Diariamente, pouco depois das 7:30 e sempre antes das 8:00 da manhã (aos sábados, às 10:00) passam na Antena 1, pela voz do David, as canções que marcam o nosso tempo partilhando com os ouvintes o gosto pela música que herdou da mãe com a sensibilidade que lhe ficou do pai.
A propósito dos acontecimentos que nos vão marcando e condicionando o quotidiano traz-nos todos os dias um enquadramento musical emoldurado em história e histórias, muitas vezes inéditas, da sua larga experiência e convivência com os melhores artistas nacionais e internacionais. São momentos que, a propósito das cantigas, vão muito para além delas.
O mesmo David que não poupa na dureza das palavras quando se tata de denunciar injustiças e desmandos de ditadores e criminosos, sabe encantar com as suas escolhas musicais, todos quantos o ouvem, sejam pessoas ou animais. (Estando a preparar um programa sobre pássaros, viu esse trabalho prolongado por um melro ou, quero crer, um rouxinol, que se aproximou da sua janela para responder ao “desafio”!)

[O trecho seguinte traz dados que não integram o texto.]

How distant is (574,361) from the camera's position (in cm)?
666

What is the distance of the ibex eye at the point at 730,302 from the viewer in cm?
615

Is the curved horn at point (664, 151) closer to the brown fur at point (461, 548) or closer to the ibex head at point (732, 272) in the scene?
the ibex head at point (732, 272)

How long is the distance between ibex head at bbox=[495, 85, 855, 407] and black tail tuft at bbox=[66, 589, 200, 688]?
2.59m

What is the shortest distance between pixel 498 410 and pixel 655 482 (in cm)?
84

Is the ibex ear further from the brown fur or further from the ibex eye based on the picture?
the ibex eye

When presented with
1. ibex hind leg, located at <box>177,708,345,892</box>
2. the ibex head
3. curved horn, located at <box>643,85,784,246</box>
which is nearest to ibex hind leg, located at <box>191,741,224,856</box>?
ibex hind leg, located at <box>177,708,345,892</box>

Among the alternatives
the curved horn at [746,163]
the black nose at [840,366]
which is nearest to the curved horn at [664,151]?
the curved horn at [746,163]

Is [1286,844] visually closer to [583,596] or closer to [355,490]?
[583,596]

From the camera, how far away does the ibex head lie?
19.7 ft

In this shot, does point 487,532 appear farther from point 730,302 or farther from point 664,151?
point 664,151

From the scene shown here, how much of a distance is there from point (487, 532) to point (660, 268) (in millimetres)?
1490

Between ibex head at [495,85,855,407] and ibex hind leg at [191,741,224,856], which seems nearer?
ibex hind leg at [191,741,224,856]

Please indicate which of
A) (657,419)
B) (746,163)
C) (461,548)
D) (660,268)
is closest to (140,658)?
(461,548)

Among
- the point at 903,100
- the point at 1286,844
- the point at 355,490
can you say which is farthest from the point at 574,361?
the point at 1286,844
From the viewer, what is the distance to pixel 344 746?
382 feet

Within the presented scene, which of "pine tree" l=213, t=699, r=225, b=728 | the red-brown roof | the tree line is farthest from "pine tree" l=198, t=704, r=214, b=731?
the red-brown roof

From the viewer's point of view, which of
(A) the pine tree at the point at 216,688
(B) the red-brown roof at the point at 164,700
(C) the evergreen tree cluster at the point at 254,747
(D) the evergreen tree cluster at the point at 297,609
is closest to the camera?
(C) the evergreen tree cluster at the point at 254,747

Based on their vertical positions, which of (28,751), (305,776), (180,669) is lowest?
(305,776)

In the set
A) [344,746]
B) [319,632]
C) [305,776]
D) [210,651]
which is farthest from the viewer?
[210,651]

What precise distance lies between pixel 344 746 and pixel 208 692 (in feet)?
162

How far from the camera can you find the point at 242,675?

Hoje, ao passar por Paço d’Arcos, e porque há acontecimentos que não podem ser esquecidos, muito menos agora, lembrou-nos, ao som de uma cantiga de Maurice Chevalier, o bombardeamento de Paris pelo exército hitleriano. Instintivamente, recordei uma conversa de há três anos, em Erevan, onde o intriguei afirmando que já tinha estado na capital da Arménia... antes mesmo de ter saido do solo pátrio.
Mas isso é outra história, “como havemos de contar…”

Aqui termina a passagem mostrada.